A alfabetização é sem dúvida um dos momentos mais fascinantes da educação. Os educandos vêm à escola com uma vasta soma de experiências e aprendizagens, as quais não podem ser ignoradas pelo educador. O que os educandos trazem consigo deve servir como ponto de partida para a realização das atividades a serem desenvolvidas juntamente com o educador.
Mesmo antes de ir à escola a criança aprende a manejar sua língua, interage com sua família e amigos, responde perguntas, reproduz histórias, relata experiências, fatos, se posiciona, é capaz de reconhecer objetos e elementos de seu meio. Ensinar a ler e escrever é alfabetizar, levar o educando ao domínio do código escrito. E já aqui é preciso rever a crença de que ao alfabetizar-se o educando não está propriamente aprendendo uma língua, mas apenas transpondo a língua que já fala para um outro código.
O educando mesmo não reconhecendo os símbolos do alfabeto, já lê, estabelece relações entre significantes e significados, relacionando sons, cheiros e texturas com objetos; coleciona, classifica e organiza.

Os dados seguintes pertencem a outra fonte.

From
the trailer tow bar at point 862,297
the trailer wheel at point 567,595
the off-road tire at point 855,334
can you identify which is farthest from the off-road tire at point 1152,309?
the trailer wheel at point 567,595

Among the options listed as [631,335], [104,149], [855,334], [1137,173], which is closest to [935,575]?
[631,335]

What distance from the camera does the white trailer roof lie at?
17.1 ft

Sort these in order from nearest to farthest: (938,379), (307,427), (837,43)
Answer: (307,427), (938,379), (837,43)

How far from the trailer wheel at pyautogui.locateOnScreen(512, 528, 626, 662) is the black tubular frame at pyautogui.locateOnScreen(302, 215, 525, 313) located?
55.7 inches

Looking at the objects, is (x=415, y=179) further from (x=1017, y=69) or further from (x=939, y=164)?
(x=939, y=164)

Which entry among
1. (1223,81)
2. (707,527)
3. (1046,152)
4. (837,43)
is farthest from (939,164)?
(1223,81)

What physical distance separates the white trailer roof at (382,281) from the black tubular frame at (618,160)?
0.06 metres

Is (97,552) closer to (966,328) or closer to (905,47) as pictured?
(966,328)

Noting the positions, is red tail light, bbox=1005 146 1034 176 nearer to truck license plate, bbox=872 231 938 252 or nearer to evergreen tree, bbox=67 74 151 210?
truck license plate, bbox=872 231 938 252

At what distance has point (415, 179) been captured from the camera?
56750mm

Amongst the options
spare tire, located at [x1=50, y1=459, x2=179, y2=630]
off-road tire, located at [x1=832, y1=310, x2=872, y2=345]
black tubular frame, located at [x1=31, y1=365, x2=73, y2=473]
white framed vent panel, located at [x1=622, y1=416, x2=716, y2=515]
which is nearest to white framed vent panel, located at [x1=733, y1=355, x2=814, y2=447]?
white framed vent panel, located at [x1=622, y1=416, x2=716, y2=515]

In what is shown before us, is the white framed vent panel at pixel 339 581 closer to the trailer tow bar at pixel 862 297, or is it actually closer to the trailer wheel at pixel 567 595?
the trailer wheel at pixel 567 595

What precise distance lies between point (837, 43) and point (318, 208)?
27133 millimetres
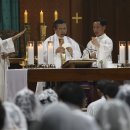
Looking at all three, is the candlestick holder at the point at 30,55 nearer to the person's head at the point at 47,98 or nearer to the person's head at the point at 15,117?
the person's head at the point at 47,98

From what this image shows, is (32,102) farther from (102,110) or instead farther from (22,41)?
(22,41)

A escola deve deixar a criança livre para expressar-se, dessa forma ela enfrentará com mais tranqüilidade, o processo do aprender a ler e escrever. Um dos instrumentos mais valiosos de expressão e comunicação das crianças é o desenho, jogos, brincadeiras, cantos, enfim todas as manifestações lúdicas.
O educador deve ter em seu planejamento atividades como estas, assim permitirá o fortalecimento da linguagem, o desenvolvimento do pensamento lógico e do raciocínio, que são fundamentais para a aprendizagem da leitura e escrita e também para seu desenvolvimento e afirmação como um ser social.
Mas isso exige do educador atitude democrática, exige preparo e domínio do conteúdo, pois a criança, sabendo que é ouvida e atendida em suas necessidades, se tornará um interrogador constante, exigindo muito mais do educador.
O educador deve organizar a sala de aula de forma que as crianças possam agir, trabalhar espontaneamente, os materiais devem estar ao seu alcance. A criança deve ter domínio sobre o objeto de estudo. Precisa ver, tocar, cheirar, analisar segundo critérios por ela elaborados.
O educador é o mediador de leituras e escritas significativas, promotoras do crescimento pessoal e social de cada educando. Educadores leitores são capazes de fazer a sua escrita, e comunicação com o mundo, são a chave de qualquer possibilidade de mudança nas práticas tradicionais e repetitivas de leitura e de escrita.
Todo educando deve ter acesso à leitura e escrita independente de sua história merece respeito e atenção quanto a suas vivências e expectativas. Daí a importância na qualificação de habilidades indispensáveis à cidadania e à vida em sociedade, para qualquer educando, como: o ato de ler e escrever.